### Text segment
<<<<

# Heart Rate Chest Strap



## smokeysmoo (4 Feb 2018)

Anyone got one gathering dust?

Needs to work with Technogym cardio equlequip if that matters, oh and needs to be *ahem* large 

Let me know


----------



## colly (16 Feb 2018)

Think I have a Garmin chest strap somewhere. Any good ?

Mind you I would have to locate it first.


----------



## Phaeton (16 Feb 2018)

BTwin ones work with Garmin so may work with your stuff used to be really cheap no idea now


----------



## smokeysmoo (16 Feb 2018)

colly said:


> Think I have a Garmin chest strap somewhere. Any good ?
> 
> Mind you I would have to locate it first.


I would think so, let me know if you can find it buddy and we'll sort something out


----------



## colly (17 Feb 2018)

Hi

I found the strap. Im pretty sure it has new batteries in. They are inexpensive anyway.
Let me know your address and ill stick it in the post you you.

I dont want anything for it. Just make a token donation to Yorkshire Air Ambulance or some such

Colin


----------



## smokeysmoo (15 Mar 2018)

I received this from colly but unfortunately it isn't compatible with the Technogym and Polar machines at the gym I use 

So with collys blessing it's being offered to any other CC'er who may have use of it HERE


----------



## broady (15 Mar 2018)

Are the gym ones Bluetooth or Ant+?


----------

>>>>

### Exercise instructions
Repeat word for word the part of the heart rate strap thread that opens with the words containing "I found the" and closes with "smokeysmoo (15 Mar 2018)". None of the items is needed for this work.

### Items from a dataset
<<<<

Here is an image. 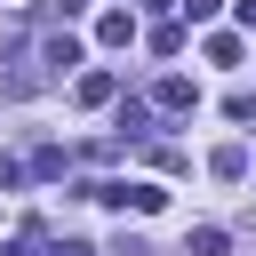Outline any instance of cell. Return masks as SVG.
<instances>
[{
    "label": "cell",
    "instance_id": "cell-8",
    "mask_svg": "<svg viewBox=\"0 0 256 256\" xmlns=\"http://www.w3.org/2000/svg\"><path fill=\"white\" fill-rule=\"evenodd\" d=\"M216 8H224V0H184V16H192V24H208Z\"/></svg>",
    "mask_w": 256,
    "mask_h": 256
},
{
    "label": "cell",
    "instance_id": "cell-7",
    "mask_svg": "<svg viewBox=\"0 0 256 256\" xmlns=\"http://www.w3.org/2000/svg\"><path fill=\"white\" fill-rule=\"evenodd\" d=\"M0 256H48V248H40V224H24V232H16V240H8Z\"/></svg>",
    "mask_w": 256,
    "mask_h": 256
},
{
    "label": "cell",
    "instance_id": "cell-5",
    "mask_svg": "<svg viewBox=\"0 0 256 256\" xmlns=\"http://www.w3.org/2000/svg\"><path fill=\"white\" fill-rule=\"evenodd\" d=\"M208 168H216V176H224V184H240V176H248V144H224V152H216V160H208Z\"/></svg>",
    "mask_w": 256,
    "mask_h": 256
},
{
    "label": "cell",
    "instance_id": "cell-3",
    "mask_svg": "<svg viewBox=\"0 0 256 256\" xmlns=\"http://www.w3.org/2000/svg\"><path fill=\"white\" fill-rule=\"evenodd\" d=\"M72 96H80V104H112V96H120V80H112V72H80V88H72Z\"/></svg>",
    "mask_w": 256,
    "mask_h": 256
},
{
    "label": "cell",
    "instance_id": "cell-9",
    "mask_svg": "<svg viewBox=\"0 0 256 256\" xmlns=\"http://www.w3.org/2000/svg\"><path fill=\"white\" fill-rule=\"evenodd\" d=\"M16 184H24V168H16L8 152H0V192H16Z\"/></svg>",
    "mask_w": 256,
    "mask_h": 256
},
{
    "label": "cell",
    "instance_id": "cell-6",
    "mask_svg": "<svg viewBox=\"0 0 256 256\" xmlns=\"http://www.w3.org/2000/svg\"><path fill=\"white\" fill-rule=\"evenodd\" d=\"M184 256H224V232H216V224H200V232L184 240Z\"/></svg>",
    "mask_w": 256,
    "mask_h": 256
},
{
    "label": "cell",
    "instance_id": "cell-2",
    "mask_svg": "<svg viewBox=\"0 0 256 256\" xmlns=\"http://www.w3.org/2000/svg\"><path fill=\"white\" fill-rule=\"evenodd\" d=\"M96 40H104V48H128V40H136V16H128V8H112V16L96 24Z\"/></svg>",
    "mask_w": 256,
    "mask_h": 256
},
{
    "label": "cell",
    "instance_id": "cell-10",
    "mask_svg": "<svg viewBox=\"0 0 256 256\" xmlns=\"http://www.w3.org/2000/svg\"><path fill=\"white\" fill-rule=\"evenodd\" d=\"M240 24H248V32H256V0H240Z\"/></svg>",
    "mask_w": 256,
    "mask_h": 256
},
{
    "label": "cell",
    "instance_id": "cell-1",
    "mask_svg": "<svg viewBox=\"0 0 256 256\" xmlns=\"http://www.w3.org/2000/svg\"><path fill=\"white\" fill-rule=\"evenodd\" d=\"M40 64H48L56 80H64V72L80 64V40H72V32H48V40H40Z\"/></svg>",
    "mask_w": 256,
    "mask_h": 256
},
{
    "label": "cell",
    "instance_id": "cell-4",
    "mask_svg": "<svg viewBox=\"0 0 256 256\" xmlns=\"http://www.w3.org/2000/svg\"><path fill=\"white\" fill-rule=\"evenodd\" d=\"M152 104H160V112H192V80H160Z\"/></svg>",
    "mask_w": 256,
    "mask_h": 256
}]
</instances>
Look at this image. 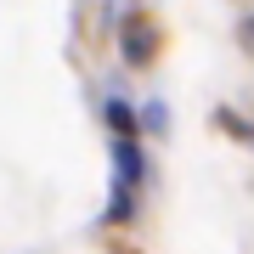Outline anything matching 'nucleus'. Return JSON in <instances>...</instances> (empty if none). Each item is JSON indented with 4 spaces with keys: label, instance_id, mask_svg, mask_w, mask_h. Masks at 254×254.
<instances>
[{
    "label": "nucleus",
    "instance_id": "obj_4",
    "mask_svg": "<svg viewBox=\"0 0 254 254\" xmlns=\"http://www.w3.org/2000/svg\"><path fill=\"white\" fill-rule=\"evenodd\" d=\"M136 130H147V136H164V130H170V108H164V102H147V113L136 119Z\"/></svg>",
    "mask_w": 254,
    "mask_h": 254
},
{
    "label": "nucleus",
    "instance_id": "obj_3",
    "mask_svg": "<svg viewBox=\"0 0 254 254\" xmlns=\"http://www.w3.org/2000/svg\"><path fill=\"white\" fill-rule=\"evenodd\" d=\"M102 119H108V130H113V136H136V108H130L125 96H108Z\"/></svg>",
    "mask_w": 254,
    "mask_h": 254
},
{
    "label": "nucleus",
    "instance_id": "obj_2",
    "mask_svg": "<svg viewBox=\"0 0 254 254\" xmlns=\"http://www.w3.org/2000/svg\"><path fill=\"white\" fill-rule=\"evenodd\" d=\"M141 181H147L141 141H136V136H113V187H119V192H136Z\"/></svg>",
    "mask_w": 254,
    "mask_h": 254
},
{
    "label": "nucleus",
    "instance_id": "obj_1",
    "mask_svg": "<svg viewBox=\"0 0 254 254\" xmlns=\"http://www.w3.org/2000/svg\"><path fill=\"white\" fill-rule=\"evenodd\" d=\"M158 51H164V28L147 17L141 6L125 11V17H119V57H125L130 68H153Z\"/></svg>",
    "mask_w": 254,
    "mask_h": 254
}]
</instances>
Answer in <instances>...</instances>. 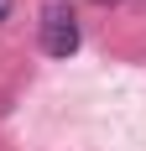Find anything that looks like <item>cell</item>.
Masks as SVG:
<instances>
[{
	"label": "cell",
	"instance_id": "cell-1",
	"mask_svg": "<svg viewBox=\"0 0 146 151\" xmlns=\"http://www.w3.org/2000/svg\"><path fill=\"white\" fill-rule=\"evenodd\" d=\"M42 52L47 58H73L78 52V16L68 5H47L42 11Z\"/></svg>",
	"mask_w": 146,
	"mask_h": 151
},
{
	"label": "cell",
	"instance_id": "cell-2",
	"mask_svg": "<svg viewBox=\"0 0 146 151\" xmlns=\"http://www.w3.org/2000/svg\"><path fill=\"white\" fill-rule=\"evenodd\" d=\"M5 16H11V0H0V21H5Z\"/></svg>",
	"mask_w": 146,
	"mask_h": 151
}]
</instances>
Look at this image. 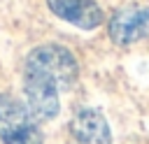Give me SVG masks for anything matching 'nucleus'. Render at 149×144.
<instances>
[{
  "instance_id": "nucleus-1",
  "label": "nucleus",
  "mask_w": 149,
  "mask_h": 144,
  "mask_svg": "<svg viewBox=\"0 0 149 144\" xmlns=\"http://www.w3.org/2000/svg\"><path fill=\"white\" fill-rule=\"evenodd\" d=\"M79 77L77 58L61 44L35 46L23 63L26 105L37 121H51L61 111V93Z\"/></svg>"
},
{
  "instance_id": "nucleus-2",
  "label": "nucleus",
  "mask_w": 149,
  "mask_h": 144,
  "mask_svg": "<svg viewBox=\"0 0 149 144\" xmlns=\"http://www.w3.org/2000/svg\"><path fill=\"white\" fill-rule=\"evenodd\" d=\"M0 142L5 144H44L37 118L23 100L0 93Z\"/></svg>"
},
{
  "instance_id": "nucleus-3",
  "label": "nucleus",
  "mask_w": 149,
  "mask_h": 144,
  "mask_svg": "<svg viewBox=\"0 0 149 144\" xmlns=\"http://www.w3.org/2000/svg\"><path fill=\"white\" fill-rule=\"evenodd\" d=\"M107 33L114 44L130 46L149 37V7L147 5H126L121 7L107 26Z\"/></svg>"
},
{
  "instance_id": "nucleus-4",
  "label": "nucleus",
  "mask_w": 149,
  "mask_h": 144,
  "mask_svg": "<svg viewBox=\"0 0 149 144\" xmlns=\"http://www.w3.org/2000/svg\"><path fill=\"white\" fill-rule=\"evenodd\" d=\"M70 135L77 144H112V130L107 118L91 107H81L72 114Z\"/></svg>"
},
{
  "instance_id": "nucleus-5",
  "label": "nucleus",
  "mask_w": 149,
  "mask_h": 144,
  "mask_svg": "<svg viewBox=\"0 0 149 144\" xmlns=\"http://www.w3.org/2000/svg\"><path fill=\"white\" fill-rule=\"evenodd\" d=\"M47 5L58 19L81 30H93L105 21V14L95 0H47Z\"/></svg>"
}]
</instances>
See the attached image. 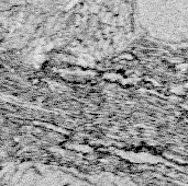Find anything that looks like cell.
Listing matches in <instances>:
<instances>
[{"label": "cell", "instance_id": "1", "mask_svg": "<svg viewBox=\"0 0 188 186\" xmlns=\"http://www.w3.org/2000/svg\"><path fill=\"white\" fill-rule=\"evenodd\" d=\"M0 186H117L109 177L86 176L43 163H20L8 168Z\"/></svg>", "mask_w": 188, "mask_h": 186}]
</instances>
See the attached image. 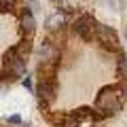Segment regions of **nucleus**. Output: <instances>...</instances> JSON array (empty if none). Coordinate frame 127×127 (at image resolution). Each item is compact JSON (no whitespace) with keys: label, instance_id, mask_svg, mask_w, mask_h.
<instances>
[{"label":"nucleus","instance_id":"nucleus-13","mask_svg":"<svg viewBox=\"0 0 127 127\" xmlns=\"http://www.w3.org/2000/svg\"><path fill=\"white\" fill-rule=\"evenodd\" d=\"M23 87H28V89H32V81H30V78H23Z\"/></svg>","mask_w":127,"mask_h":127},{"label":"nucleus","instance_id":"nucleus-7","mask_svg":"<svg viewBox=\"0 0 127 127\" xmlns=\"http://www.w3.org/2000/svg\"><path fill=\"white\" fill-rule=\"evenodd\" d=\"M117 76L121 78V81L127 76V55L123 53V51L117 53Z\"/></svg>","mask_w":127,"mask_h":127},{"label":"nucleus","instance_id":"nucleus-4","mask_svg":"<svg viewBox=\"0 0 127 127\" xmlns=\"http://www.w3.org/2000/svg\"><path fill=\"white\" fill-rule=\"evenodd\" d=\"M55 93H57V85H55V78H40L36 85V95L40 104H51L55 100Z\"/></svg>","mask_w":127,"mask_h":127},{"label":"nucleus","instance_id":"nucleus-1","mask_svg":"<svg viewBox=\"0 0 127 127\" xmlns=\"http://www.w3.org/2000/svg\"><path fill=\"white\" fill-rule=\"evenodd\" d=\"M125 104V87L123 85H110L97 93L95 97V117L104 119V117H114L123 110Z\"/></svg>","mask_w":127,"mask_h":127},{"label":"nucleus","instance_id":"nucleus-14","mask_svg":"<svg viewBox=\"0 0 127 127\" xmlns=\"http://www.w3.org/2000/svg\"><path fill=\"white\" fill-rule=\"evenodd\" d=\"M4 74H6V72H4V70H0V83L4 81Z\"/></svg>","mask_w":127,"mask_h":127},{"label":"nucleus","instance_id":"nucleus-15","mask_svg":"<svg viewBox=\"0 0 127 127\" xmlns=\"http://www.w3.org/2000/svg\"><path fill=\"white\" fill-rule=\"evenodd\" d=\"M30 2H32V6H36V0H30Z\"/></svg>","mask_w":127,"mask_h":127},{"label":"nucleus","instance_id":"nucleus-5","mask_svg":"<svg viewBox=\"0 0 127 127\" xmlns=\"http://www.w3.org/2000/svg\"><path fill=\"white\" fill-rule=\"evenodd\" d=\"M19 21H21L23 34H26V36H32L34 30H36V17H34V13H32L30 6H23V9H21V17H19Z\"/></svg>","mask_w":127,"mask_h":127},{"label":"nucleus","instance_id":"nucleus-2","mask_svg":"<svg viewBox=\"0 0 127 127\" xmlns=\"http://www.w3.org/2000/svg\"><path fill=\"white\" fill-rule=\"evenodd\" d=\"M95 28H97V21H95V17L89 15V13L78 15V17L72 21L74 34L81 36L83 40H93V38H95Z\"/></svg>","mask_w":127,"mask_h":127},{"label":"nucleus","instance_id":"nucleus-9","mask_svg":"<svg viewBox=\"0 0 127 127\" xmlns=\"http://www.w3.org/2000/svg\"><path fill=\"white\" fill-rule=\"evenodd\" d=\"M64 13H66V9H62V15H53V17L49 19V23H47V28L49 30H57V28H62L64 23H66V17H64Z\"/></svg>","mask_w":127,"mask_h":127},{"label":"nucleus","instance_id":"nucleus-10","mask_svg":"<svg viewBox=\"0 0 127 127\" xmlns=\"http://www.w3.org/2000/svg\"><path fill=\"white\" fill-rule=\"evenodd\" d=\"M17 6V0H0V13H9Z\"/></svg>","mask_w":127,"mask_h":127},{"label":"nucleus","instance_id":"nucleus-3","mask_svg":"<svg viewBox=\"0 0 127 127\" xmlns=\"http://www.w3.org/2000/svg\"><path fill=\"white\" fill-rule=\"evenodd\" d=\"M95 40L100 42L104 49L108 51H121V45H119V36L117 32L112 30L110 26H104V23H97V28H95Z\"/></svg>","mask_w":127,"mask_h":127},{"label":"nucleus","instance_id":"nucleus-11","mask_svg":"<svg viewBox=\"0 0 127 127\" xmlns=\"http://www.w3.org/2000/svg\"><path fill=\"white\" fill-rule=\"evenodd\" d=\"M104 4L106 6H114V11L121 9V0H104Z\"/></svg>","mask_w":127,"mask_h":127},{"label":"nucleus","instance_id":"nucleus-17","mask_svg":"<svg viewBox=\"0 0 127 127\" xmlns=\"http://www.w3.org/2000/svg\"><path fill=\"white\" fill-rule=\"evenodd\" d=\"M0 127H2V125H0Z\"/></svg>","mask_w":127,"mask_h":127},{"label":"nucleus","instance_id":"nucleus-6","mask_svg":"<svg viewBox=\"0 0 127 127\" xmlns=\"http://www.w3.org/2000/svg\"><path fill=\"white\" fill-rule=\"evenodd\" d=\"M4 72L9 74L11 78H21L23 74H26V57H19L17 62L13 64V66H9V68H4Z\"/></svg>","mask_w":127,"mask_h":127},{"label":"nucleus","instance_id":"nucleus-18","mask_svg":"<svg viewBox=\"0 0 127 127\" xmlns=\"http://www.w3.org/2000/svg\"><path fill=\"white\" fill-rule=\"evenodd\" d=\"M62 2H64V0H62Z\"/></svg>","mask_w":127,"mask_h":127},{"label":"nucleus","instance_id":"nucleus-12","mask_svg":"<svg viewBox=\"0 0 127 127\" xmlns=\"http://www.w3.org/2000/svg\"><path fill=\"white\" fill-rule=\"evenodd\" d=\"M9 123H13V125H19V123H21V117H19V114H11V117H9Z\"/></svg>","mask_w":127,"mask_h":127},{"label":"nucleus","instance_id":"nucleus-16","mask_svg":"<svg viewBox=\"0 0 127 127\" xmlns=\"http://www.w3.org/2000/svg\"><path fill=\"white\" fill-rule=\"evenodd\" d=\"M125 38H127V34H125Z\"/></svg>","mask_w":127,"mask_h":127},{"label":"nucleus","instance_id":"nucleus-8","mask_svg":"<svg viewBox=\"0 0 127 127\" xmlns=\"http://www.w3.org/2000/svg\"><path fill=\"white\" fill-rule=\"evenodd\" d=\"M19 57H23V55L19 53L17 45H15V47H11V49H9V51L4 53V57H2V64H4V68H9V66H13V64L17 62Z\"/></svg>","mask_w":127,"mask_h":127}]
</instances>
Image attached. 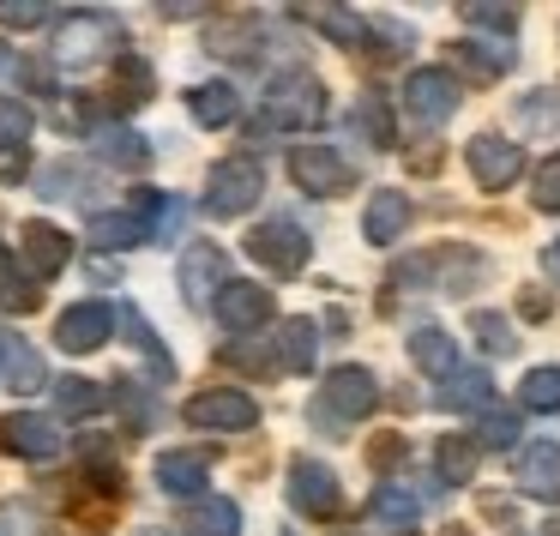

>>>>

### Expected answer
I found the strap. Im pretty sure it has new batteries in. They are inexpensive anyway.
Let me know your address and ill stick it in the post you you.

I dont want anything for it. Just make a token donation to Yorkshire Air Ambulance or some such

Colin


----------



## smokeysmoo (15 Mar 2018)